▸ **Фрагмент текста**:

○ ○ ○

Добавить в цитаты Настройки чтения

Страница 17 из 106

Что поражает в этом рассказе, так это то, что рассказчик основным содержанием своего рассказа сделал не сам факт убийства Царской семьи, а описание совершенно не оправданной жестокости, граничащей с садизмом.

Уже Томашевский отметил сомнительность этой истории. Действительно — трудно представить себе человека, который одновременно ужасается сцене расстрела и считает раны на женском трупе. Причем с точностью до одной. Не «много ран», не «более десятка ран», не «несколько десятков ран», а именно «32 раны».

А если сравнить этот рассказ с результатами осмотра подвальной комнаты, то сомнительность только возрастает. Если на теле трупа столько ран, то как эта женщина могла бегать и защищаться подушками, а если в нее стреляли, лежащую на полу, то почему на полу около стены только четыре следа от проникновения пуль. А где остальные? Кроме того, следователь Сергеев не обнаружил при осмотре следов штыковых ударов.

И если в комнате находились люди с винтовками, то они их принесли, вероятно, не для того, чтобы прикалывать штыками, а для того, чтобы стрелять. А поскольку в комнате не были найдены винтовочные пули — присутствие винтовок в комнате при расстреле становится сомнительным.

○ ○ ○

Продублируйте весь фрагмент текста о расстреле Царской семьи без каких-либо изменений. Приведенный далее листинг здесь не нужен.

▸ **Исходные данные**:
○ ○ ○

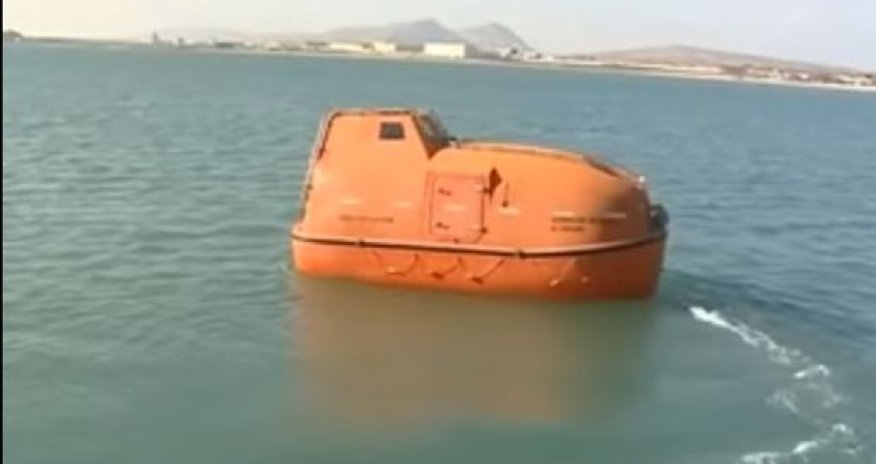 SOCAR распространил видео со шлюпки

○ ○ ○

▸ **Поле ответа**:
Добавить в цитаты Настройки чтения

Страница 17 из 106

Что поражает в этом рассказе, так это то, что рассказчик основным содержанием своего рассказа сделал не сам факт убийства Царской семьи, а описание совершенно не оправданной жестокости, граничащей с садизмом.

Уже Томашевский отметил сомнительность этой истории. Действительно — трудно представить себе человека, который одновременно ужасается сцене расстрела и считает раны на женском трупе. Причем с точностью до одной. Не «много ран», не «более десятка ран», не «несколько десятков ран», а именно «32 раны».

А если сравнить этот рассказ с результатами осмотра подвальной комнаты, то сомнительность только возрастает. Если на теле трупа столько ран, то как эта женщина могла бегать и защищаться подушками, а если в нее стреляли, лежащую на полу, то почему на полу около стены только четыре следа от проникновения пуль. А где остальные? Кроме того, следователь Сергеев не обнаружил при осмотре следов штыковых ударов.

И если в комнате находились люди с винтовками, то они их принесли, вероятно, не для того, чтобы прикалывать штыками, а для того, чтобы стрелять. А поскольку в комнате не были найдены винтовочные пули — присутствие винтовок в комнате при расстреле становится сомнительным.